▶ Exercise directions: Reproduce the lines below verbatim, beginning with the first one and ending with the line that contains "1.44 metres", including both.
((
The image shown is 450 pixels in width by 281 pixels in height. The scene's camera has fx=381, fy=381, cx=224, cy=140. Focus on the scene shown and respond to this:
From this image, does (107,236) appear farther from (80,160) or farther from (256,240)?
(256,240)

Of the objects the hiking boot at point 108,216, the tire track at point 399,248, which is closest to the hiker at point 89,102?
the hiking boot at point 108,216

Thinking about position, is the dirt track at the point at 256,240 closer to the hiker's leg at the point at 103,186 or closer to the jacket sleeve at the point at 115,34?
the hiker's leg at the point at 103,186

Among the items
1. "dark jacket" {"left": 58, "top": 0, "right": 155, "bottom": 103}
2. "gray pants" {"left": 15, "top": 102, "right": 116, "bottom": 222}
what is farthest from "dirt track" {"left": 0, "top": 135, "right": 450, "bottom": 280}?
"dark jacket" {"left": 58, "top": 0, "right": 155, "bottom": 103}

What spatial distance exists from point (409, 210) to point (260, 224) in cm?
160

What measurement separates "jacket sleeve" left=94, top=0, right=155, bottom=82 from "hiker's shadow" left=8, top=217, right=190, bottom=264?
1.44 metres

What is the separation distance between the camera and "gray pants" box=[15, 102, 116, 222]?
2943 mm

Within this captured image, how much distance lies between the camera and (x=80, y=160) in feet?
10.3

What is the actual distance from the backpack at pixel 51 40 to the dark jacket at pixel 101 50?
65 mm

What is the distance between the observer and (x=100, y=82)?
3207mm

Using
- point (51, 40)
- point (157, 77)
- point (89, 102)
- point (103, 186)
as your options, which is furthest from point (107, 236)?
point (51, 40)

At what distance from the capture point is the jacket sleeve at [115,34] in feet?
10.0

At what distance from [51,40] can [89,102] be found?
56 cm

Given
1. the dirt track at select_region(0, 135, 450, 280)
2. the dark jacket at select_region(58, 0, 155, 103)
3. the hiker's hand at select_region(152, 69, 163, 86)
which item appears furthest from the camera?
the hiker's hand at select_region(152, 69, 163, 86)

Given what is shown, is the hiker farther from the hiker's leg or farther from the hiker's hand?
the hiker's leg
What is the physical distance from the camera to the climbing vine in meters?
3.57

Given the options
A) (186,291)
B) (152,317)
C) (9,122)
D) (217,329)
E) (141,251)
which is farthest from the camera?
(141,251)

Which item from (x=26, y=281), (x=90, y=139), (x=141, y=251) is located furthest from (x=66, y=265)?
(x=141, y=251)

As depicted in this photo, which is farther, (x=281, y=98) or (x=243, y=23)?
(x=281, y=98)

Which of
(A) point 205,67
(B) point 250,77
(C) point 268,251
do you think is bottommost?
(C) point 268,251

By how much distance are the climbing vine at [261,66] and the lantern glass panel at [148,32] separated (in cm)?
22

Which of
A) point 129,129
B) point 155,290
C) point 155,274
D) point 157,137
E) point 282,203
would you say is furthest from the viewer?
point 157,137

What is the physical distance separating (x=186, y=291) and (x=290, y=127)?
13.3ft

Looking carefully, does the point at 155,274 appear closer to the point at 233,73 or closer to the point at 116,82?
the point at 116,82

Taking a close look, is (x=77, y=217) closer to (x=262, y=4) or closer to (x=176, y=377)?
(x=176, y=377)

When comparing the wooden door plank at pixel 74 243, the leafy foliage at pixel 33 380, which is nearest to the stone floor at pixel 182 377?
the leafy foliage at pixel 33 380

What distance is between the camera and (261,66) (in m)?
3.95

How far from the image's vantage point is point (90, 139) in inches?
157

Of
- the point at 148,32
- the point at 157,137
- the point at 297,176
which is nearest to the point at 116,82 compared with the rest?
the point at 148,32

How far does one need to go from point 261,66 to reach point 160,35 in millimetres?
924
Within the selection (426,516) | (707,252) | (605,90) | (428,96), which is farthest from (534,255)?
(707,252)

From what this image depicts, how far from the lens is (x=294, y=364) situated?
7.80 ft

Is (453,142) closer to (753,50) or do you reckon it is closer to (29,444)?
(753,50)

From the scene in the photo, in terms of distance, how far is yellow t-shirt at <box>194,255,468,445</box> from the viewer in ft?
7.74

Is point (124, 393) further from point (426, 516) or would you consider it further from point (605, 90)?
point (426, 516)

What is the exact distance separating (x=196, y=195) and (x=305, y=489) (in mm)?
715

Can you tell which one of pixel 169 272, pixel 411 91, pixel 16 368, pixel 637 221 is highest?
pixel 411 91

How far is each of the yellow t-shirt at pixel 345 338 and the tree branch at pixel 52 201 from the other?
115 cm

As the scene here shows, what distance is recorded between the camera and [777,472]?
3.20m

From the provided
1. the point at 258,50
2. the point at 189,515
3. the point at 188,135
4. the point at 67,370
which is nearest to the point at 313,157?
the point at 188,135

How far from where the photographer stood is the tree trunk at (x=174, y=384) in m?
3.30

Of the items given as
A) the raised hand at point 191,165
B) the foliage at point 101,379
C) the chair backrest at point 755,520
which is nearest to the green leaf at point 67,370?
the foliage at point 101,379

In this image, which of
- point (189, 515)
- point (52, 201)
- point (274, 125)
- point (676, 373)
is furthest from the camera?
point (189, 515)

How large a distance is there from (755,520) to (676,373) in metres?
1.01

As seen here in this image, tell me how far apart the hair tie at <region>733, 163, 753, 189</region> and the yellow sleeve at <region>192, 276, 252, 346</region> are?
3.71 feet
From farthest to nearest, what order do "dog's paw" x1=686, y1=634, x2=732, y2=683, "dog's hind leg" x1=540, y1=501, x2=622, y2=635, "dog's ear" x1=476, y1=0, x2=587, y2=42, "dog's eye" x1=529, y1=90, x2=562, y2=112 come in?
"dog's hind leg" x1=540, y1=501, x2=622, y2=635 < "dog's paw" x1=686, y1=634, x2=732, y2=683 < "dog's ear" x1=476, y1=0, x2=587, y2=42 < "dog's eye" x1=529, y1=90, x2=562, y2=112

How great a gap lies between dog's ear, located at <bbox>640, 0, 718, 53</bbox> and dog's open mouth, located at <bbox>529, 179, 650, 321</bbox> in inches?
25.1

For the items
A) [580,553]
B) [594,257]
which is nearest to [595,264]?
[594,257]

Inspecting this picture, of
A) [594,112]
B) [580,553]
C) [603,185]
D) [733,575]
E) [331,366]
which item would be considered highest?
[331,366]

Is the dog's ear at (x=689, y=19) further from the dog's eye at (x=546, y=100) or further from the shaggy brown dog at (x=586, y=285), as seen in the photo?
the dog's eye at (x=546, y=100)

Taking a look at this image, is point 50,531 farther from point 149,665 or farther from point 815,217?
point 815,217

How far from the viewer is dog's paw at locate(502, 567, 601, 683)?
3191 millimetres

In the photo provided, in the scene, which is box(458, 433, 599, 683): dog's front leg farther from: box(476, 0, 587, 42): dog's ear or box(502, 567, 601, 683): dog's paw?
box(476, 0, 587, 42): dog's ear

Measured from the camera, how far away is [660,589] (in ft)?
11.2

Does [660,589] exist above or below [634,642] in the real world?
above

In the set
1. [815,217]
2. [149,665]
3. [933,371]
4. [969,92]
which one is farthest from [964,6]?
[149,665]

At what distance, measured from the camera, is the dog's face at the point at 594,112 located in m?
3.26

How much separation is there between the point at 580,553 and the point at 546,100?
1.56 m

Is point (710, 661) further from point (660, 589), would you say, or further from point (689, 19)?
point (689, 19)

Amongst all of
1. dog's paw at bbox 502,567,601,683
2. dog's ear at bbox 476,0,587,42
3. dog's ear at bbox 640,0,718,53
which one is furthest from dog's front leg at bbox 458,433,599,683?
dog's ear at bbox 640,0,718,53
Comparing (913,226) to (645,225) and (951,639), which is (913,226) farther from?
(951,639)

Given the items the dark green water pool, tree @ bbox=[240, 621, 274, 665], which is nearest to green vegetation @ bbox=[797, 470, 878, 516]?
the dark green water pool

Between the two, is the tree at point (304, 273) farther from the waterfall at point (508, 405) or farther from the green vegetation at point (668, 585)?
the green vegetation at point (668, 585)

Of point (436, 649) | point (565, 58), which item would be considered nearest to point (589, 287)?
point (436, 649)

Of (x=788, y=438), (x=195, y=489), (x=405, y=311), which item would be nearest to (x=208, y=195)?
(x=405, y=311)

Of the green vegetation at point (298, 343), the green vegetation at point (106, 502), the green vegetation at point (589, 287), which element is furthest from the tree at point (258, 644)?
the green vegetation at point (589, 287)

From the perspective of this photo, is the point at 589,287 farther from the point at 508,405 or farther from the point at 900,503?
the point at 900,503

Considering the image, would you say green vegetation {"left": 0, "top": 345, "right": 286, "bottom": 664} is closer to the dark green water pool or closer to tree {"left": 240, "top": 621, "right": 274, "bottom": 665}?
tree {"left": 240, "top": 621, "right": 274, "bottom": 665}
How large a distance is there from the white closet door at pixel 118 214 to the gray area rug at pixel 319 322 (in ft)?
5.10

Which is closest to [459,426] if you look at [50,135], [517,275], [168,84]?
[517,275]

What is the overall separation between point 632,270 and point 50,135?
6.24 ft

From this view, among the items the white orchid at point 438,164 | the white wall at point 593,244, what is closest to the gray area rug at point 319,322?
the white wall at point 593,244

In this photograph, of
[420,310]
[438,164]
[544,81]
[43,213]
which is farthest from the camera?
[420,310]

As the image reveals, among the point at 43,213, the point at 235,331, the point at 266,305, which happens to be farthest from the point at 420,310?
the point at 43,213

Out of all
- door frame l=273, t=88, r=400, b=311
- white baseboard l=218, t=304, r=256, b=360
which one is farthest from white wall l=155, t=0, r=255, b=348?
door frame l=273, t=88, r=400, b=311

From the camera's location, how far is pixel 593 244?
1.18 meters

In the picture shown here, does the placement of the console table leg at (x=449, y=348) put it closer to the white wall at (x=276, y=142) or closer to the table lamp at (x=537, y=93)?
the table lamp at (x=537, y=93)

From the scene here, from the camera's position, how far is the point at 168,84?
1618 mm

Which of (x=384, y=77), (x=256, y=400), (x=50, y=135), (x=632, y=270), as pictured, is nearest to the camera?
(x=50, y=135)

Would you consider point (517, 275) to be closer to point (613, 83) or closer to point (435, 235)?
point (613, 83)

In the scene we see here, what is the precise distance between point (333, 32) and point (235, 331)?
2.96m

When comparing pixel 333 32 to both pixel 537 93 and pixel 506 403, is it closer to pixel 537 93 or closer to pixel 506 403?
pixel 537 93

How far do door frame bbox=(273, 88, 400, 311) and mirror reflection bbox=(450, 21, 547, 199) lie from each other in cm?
))
▶ Complete response:
The image shown is 450 pixels in width by 281 pixels in height. The scene's camera has fx=381, fy=381, cx=224, cy=140. Focus on the scene shown and respond to this:
From this image, does (107,236) appear farther from (80,160) or farther from (256,240)?
(256,240)

Of the objects the hiking boot at point 108,216, the tire track at point 399,248, which is closest to the hiker at point 89,102?
the hiking boot at point 108,216

Thinking about position, is the dirt track at the point at 256,240 closer to the hiker's leg at the point at 103,186 or closer to the jacket sleeve at the point at 115,34?
the hiker's leg at the point at 103,186

Among the items
1. "dark jacket" {"left": 58, "top": 0, "right": 155, "bottom": 103}
2. "gray pants" {"left": 15, "top": 102, "right": 116, "bottom": 222}
what is farthest from "dirt track" {"left": 0, "top": 135, "right": 450, "bottom": 280}?
"dark jacket" {"left": 58, "top": 0, "right": 155, "bottom": 103}

What spatial distance exists from point (409, 210) to point (260, 224) in cm?
160

What measurement separates "jacket sleeve" left=94, top=0, right=155, bottom=82 from "hiker's shadow" left=8, top=217, right=190, bottom=264?
1.44 metres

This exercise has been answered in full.